She doesn’t, despite her enormous output, write every day. “You always think, ‘Oh, if only I had a little chalet in the mountains! How great that would be and I’d do all this writing…’ Except, no, I wouldn’t. I’d do the same amount of writing I do now and the rest of the time I’d go stir crazy. If you’re waiting for the perfect moment you’ll never write a thing because it will never arrive. I have no routine. I have no foolproof anything. There’s nothing foolproof.”
“You’re never going to kill storytelling, because it’s built into the human plan. We come with it.”
“There’s no way of knowing in advance what will get into your work. One collects all the shiny objects that catch the fancy — a great array of them. Some of them you think are utterly useless. I have a large collection of curios of that kind, and every once in a while I need one of them. They’re in my head, but who knows where! It’s such a jumble in there. It’s hard to find anything.”

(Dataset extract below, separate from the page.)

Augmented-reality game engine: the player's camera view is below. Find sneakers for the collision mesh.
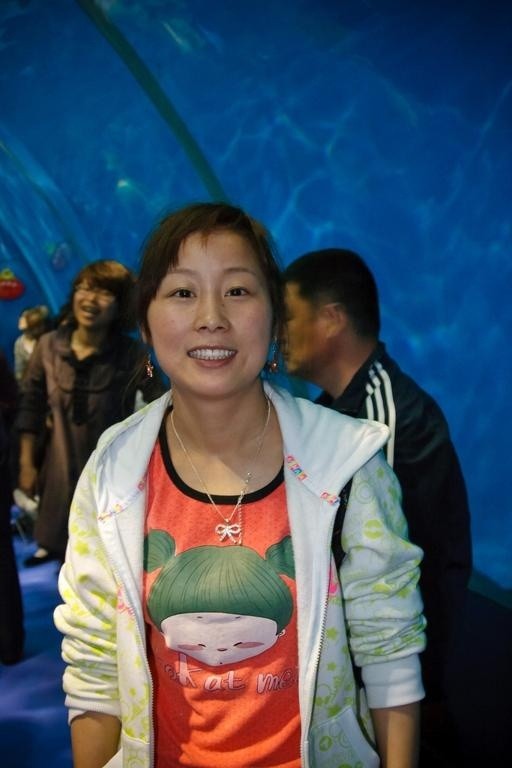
[23,545,58,571]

“If invited to read at a festival, try not to get drunk, hit people, throw up onstage, smite the sound technician, etc. Such incidents make colourful gossip, and it’s a small world… It’s tough out there in Bookworld. Tread carefully. Don’t speak so softly that you can’t be heard, nor so loudly that you’re deafening. Carry a medium-sized shtick. And avoid wearing mini-skirts up on stage unless you have very good legs. Zip your lower front apertures. What happens in Vegas no longer stays in Vegas. People have cameras.”